**STATED PROBLEM:** Pictures do not belong in the copy; quote every entry below exactly.

(Picture-based spatial questions)
====

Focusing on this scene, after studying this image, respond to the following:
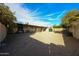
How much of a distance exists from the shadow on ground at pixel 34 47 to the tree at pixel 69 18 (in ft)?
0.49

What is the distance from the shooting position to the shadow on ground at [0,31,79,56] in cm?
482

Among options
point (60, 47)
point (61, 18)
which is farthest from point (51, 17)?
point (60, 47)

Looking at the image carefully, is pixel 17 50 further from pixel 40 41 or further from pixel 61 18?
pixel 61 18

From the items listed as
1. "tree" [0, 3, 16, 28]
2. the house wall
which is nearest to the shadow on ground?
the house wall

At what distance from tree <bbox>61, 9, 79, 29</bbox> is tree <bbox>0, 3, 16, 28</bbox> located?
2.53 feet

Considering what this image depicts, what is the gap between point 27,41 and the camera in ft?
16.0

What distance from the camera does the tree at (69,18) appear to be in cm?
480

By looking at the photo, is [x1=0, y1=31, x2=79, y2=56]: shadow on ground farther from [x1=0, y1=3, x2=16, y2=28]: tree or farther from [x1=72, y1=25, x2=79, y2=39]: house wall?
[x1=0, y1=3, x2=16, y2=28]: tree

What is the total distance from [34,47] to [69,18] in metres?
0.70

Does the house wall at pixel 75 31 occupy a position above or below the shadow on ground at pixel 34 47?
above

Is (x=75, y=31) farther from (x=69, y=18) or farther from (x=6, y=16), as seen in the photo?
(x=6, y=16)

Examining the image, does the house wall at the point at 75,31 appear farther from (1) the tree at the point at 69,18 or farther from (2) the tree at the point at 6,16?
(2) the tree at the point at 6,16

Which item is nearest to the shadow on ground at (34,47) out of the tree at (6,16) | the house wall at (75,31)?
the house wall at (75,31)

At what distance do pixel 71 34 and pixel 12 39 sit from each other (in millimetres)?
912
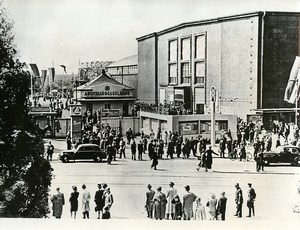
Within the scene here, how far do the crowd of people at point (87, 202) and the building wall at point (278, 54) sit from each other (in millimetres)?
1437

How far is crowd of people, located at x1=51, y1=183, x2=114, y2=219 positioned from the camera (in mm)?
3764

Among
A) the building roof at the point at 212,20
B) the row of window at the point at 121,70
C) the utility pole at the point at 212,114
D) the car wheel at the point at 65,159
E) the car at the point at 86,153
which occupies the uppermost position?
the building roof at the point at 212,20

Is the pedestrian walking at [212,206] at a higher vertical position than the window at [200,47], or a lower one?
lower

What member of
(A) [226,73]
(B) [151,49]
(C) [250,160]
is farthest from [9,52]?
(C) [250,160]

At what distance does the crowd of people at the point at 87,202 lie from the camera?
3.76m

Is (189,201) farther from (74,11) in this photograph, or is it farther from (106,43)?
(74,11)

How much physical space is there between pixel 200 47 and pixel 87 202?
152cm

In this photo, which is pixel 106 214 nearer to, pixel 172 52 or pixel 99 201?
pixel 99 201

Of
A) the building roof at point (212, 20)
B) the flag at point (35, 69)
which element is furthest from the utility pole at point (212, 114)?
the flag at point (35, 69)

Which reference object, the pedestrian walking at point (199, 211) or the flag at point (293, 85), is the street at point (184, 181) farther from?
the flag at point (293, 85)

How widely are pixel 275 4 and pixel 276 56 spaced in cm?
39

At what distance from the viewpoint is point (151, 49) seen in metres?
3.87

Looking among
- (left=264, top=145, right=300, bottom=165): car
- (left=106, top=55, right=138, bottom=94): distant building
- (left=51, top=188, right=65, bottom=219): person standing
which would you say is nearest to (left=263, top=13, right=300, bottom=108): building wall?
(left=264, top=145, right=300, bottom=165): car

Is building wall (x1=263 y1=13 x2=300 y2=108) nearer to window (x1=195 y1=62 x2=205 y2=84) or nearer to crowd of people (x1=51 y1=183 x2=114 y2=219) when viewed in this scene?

====

**ANSWER TO THIS TASK:**
Focusing on this scene, after studying this image, respond to the following:
How much of a distance exists from the shadow on ground at pixel 34 47 to the tree at pixel 69 18 (in ft)?
0.49

What is the distance from the shooting position to the shadow on ground at [0,31,79,56] in cm?
482

Among options
point (60, 47)
point (61, 18)
which is farthest from point (51, 17)?
point (60, 47)

Looking at the image carefully, is pixel 17 50 further from pixel 40 41 or further from pixel 61 18?
pixel 61 18

From the items listed as
1. "tree" [0, 3, 16, 28]
2. the house wall
which is nearest to the shadow on ground?
the house wall

At what distance from tree <bbox>61, 9, 79, 29</bbox> is tree <bbox>0, 3, 16, 28</bbox> located?
2.53 feet

Considering what this image depicts, what is the gap between point 27,41 and the camera in ft?
16.0

What distance from the camera does the tree at (69,18) appear to be in cm?
480

By looking at the photo, is [x1=0, y1=31, x2=79, y2=56]: shadow on ground farther from [x1=0, y1=3, x2=16, y2=28]: tree or farther from [x1=72, y1=25, x2=79, y2=39]: house wall?
[x1=0, y1=3, x2=16, y2=28]: tree

What is the total distance from [34,47] to [69,18] in metres?
0.70

Does the house wall at pixel 75 31 occupy a position above or below the shadow on ground at pixel 34 47?
above

Is (x=75, y=31) farther from (x=69, y=18) or farther from (x=6, y=16), as seen in the photo?
(x=6, y=16)

Examining the image, does the house wall at the point at 75,31 appear farther from (1) the tree at the point at 69,18 or farther from (2) the tree at the point at 6,16?
(2) the tree at the point at 6,16

Which item is nearest to the shadow on ground at (34,47) out of the tree at (6,16) | the house wall at (75,31)?
the house wall at (75,31)

At what distance do pixel 71 34 and pixel 12 39 sit from each other (in millimetres)?
912
Within the scene here, how far do the crowd of people at point (87, 202) and the building wall at point (278, 54) sit from each other (in millimetres)?
1437

How far is crowd of people, located at x1=51, y1=183, x2=114, y2=219 positioned from the camera (in mm)?
3764

Among
A) the building roof at the point at 212,20
B) the row of window at the point at 121,70
C) the utility pole at the point at 212,114
D) the car wheel at the point at 65,159
E) the car at the point at 86,153
which occupies the uppermost position?
the building roof at the point at 212,20

Is the pedestrian walking at [212,206] at a higher vertical position than the window at [200,47], or a lower one?
lower

What member of
(A) [226,73]
(B) [151,49]
(C) [250,160]
is farthest from [9,52]?
(C) [250,160]

At what distance does the crowd of people at the point at 87,202 lie from the camera?
3.76m

Is (189,201) farther from (74,11) in this photograph, or is it farther from (106,43)?
(74,11)

How much physical space is there between pixel 200 47 and pixel 87 202?
152cm

In this photo, which is pixel 106 214 nearer to, pixel 172 52 or pixel 99 201?
pixel 99 201

Of
A) the building roof at point (212, 20)
B) the flag at point (35, 69)
which element is furthest from the utility pole at point (212, 114)?
the flag at point (35, 69)

Which reference object, the pedestrian walking at point (199, 211) or the flag at point (293, 85), is the street at point (184, 181) farther from?
the flag at point (293, 85)

How widely are pixel 275 4 and pixel 276 56 spaced in cm?
39

At what distance from the viewpoint is point (151, 49) seen in metres?
3.87

Looking among
- (left=264, top=145, right=300, bottom=165): car
- (left=106, top=55, right=138, bottom=94): distant building
- (left=51, top=188, right=65, bottom=219): person standing
which would you say is nearest to (left=263, top=13, right=300, bottom=108): building wall?
(left=264, top=145, right=300, bottom=165): car

Is building wall (x1=263 y1=13 x2=300 y2=108) nearer to window (x1=195 y1=62 x2=205 y2=84) or nearer to crowd of people (x1=51 y1=183 x2=114 y2=219) when viewed in this scene?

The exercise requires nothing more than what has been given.